**Crawled caption data**
***

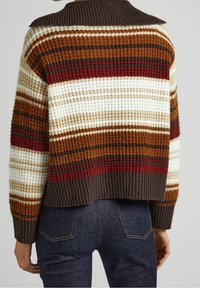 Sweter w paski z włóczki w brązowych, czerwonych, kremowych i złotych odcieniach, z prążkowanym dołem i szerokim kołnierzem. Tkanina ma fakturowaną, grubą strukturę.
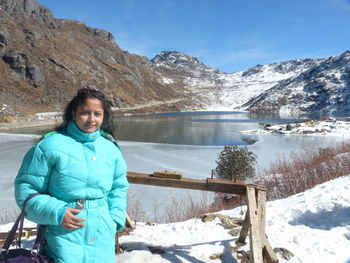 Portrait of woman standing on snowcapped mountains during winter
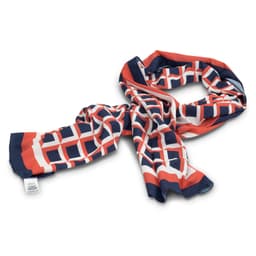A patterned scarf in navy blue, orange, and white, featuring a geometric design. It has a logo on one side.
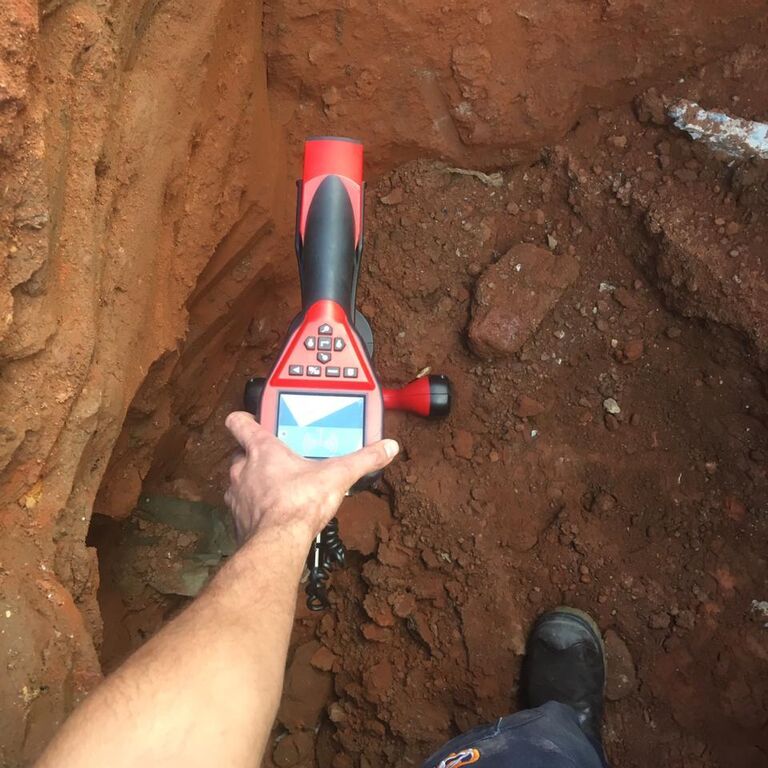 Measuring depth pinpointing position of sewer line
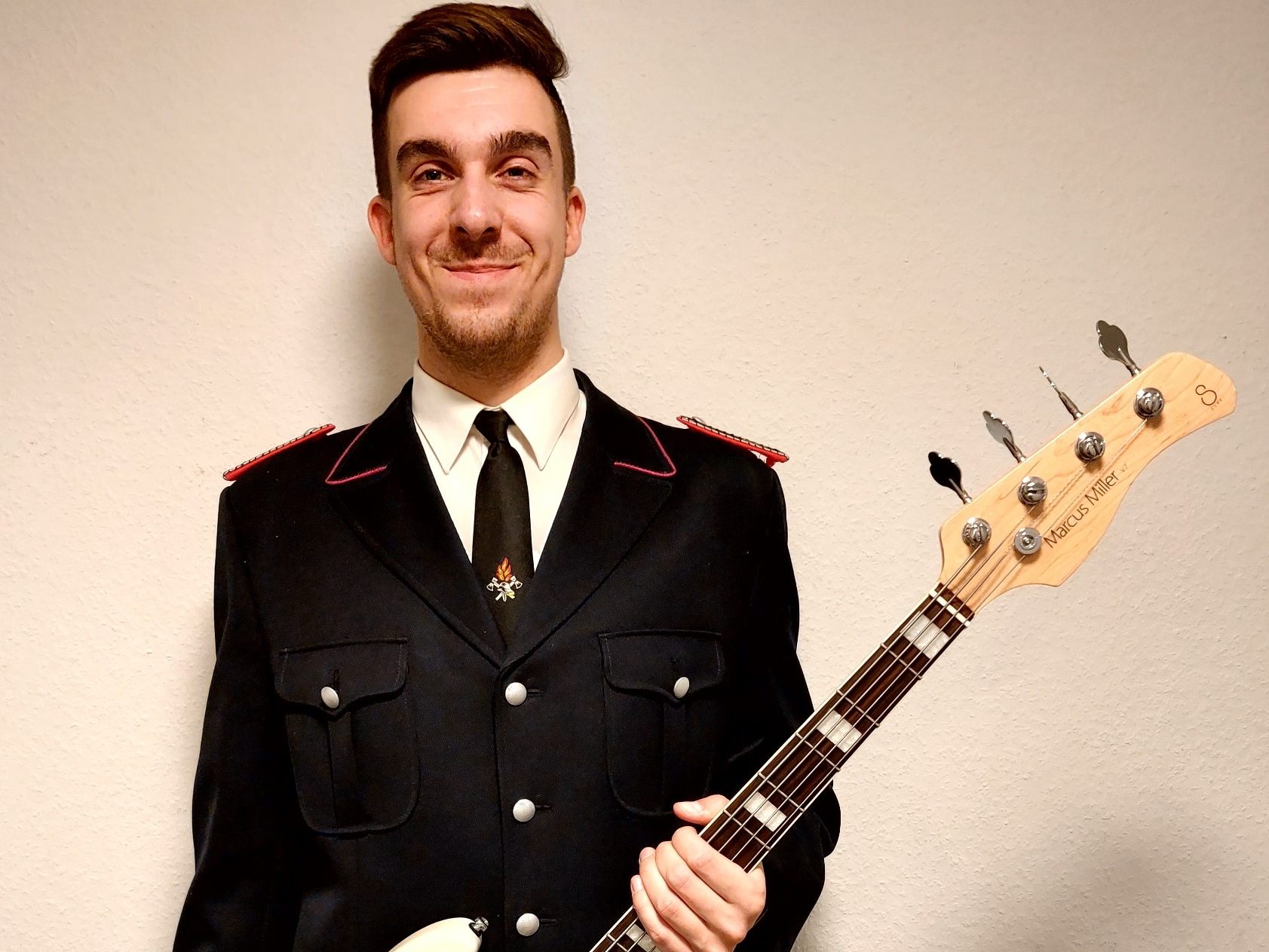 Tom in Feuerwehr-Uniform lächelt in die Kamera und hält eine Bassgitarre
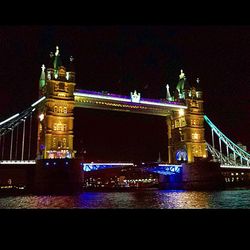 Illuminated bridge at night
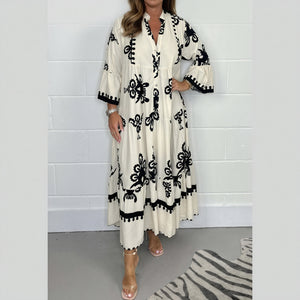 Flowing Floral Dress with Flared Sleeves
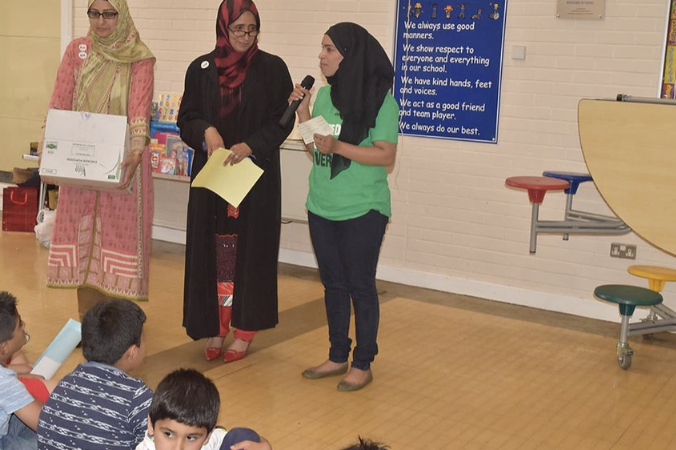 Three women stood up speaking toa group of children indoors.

***

**Exercise**
Give the entries again, exactly and in full, with no image included.

**Answer to the problem**
 Sweter w paski z włóczki w brązowych, czerwonych, kremowych i złotych odcieniach, z prążkowanym dołem i szerokim kołnierzem. Tkanina ma fakturowaną, grubą strukturę.
 Portrait of woman standing on snowcapped mountains during winter
A patterned scarf in navy blue, orange, and white, featuring a geometric design. It has a logo on one side.
 Measuring depth pinpointing position of sewer line
 Tom in Feuerwehr-Uniform lächelt in die Kamera und hält eine Bassgitarre
 Illuminated bridge at night
 Flowing Floral Dress with Flared Sleeves
 Three women stood up speaking toa group of children indoors.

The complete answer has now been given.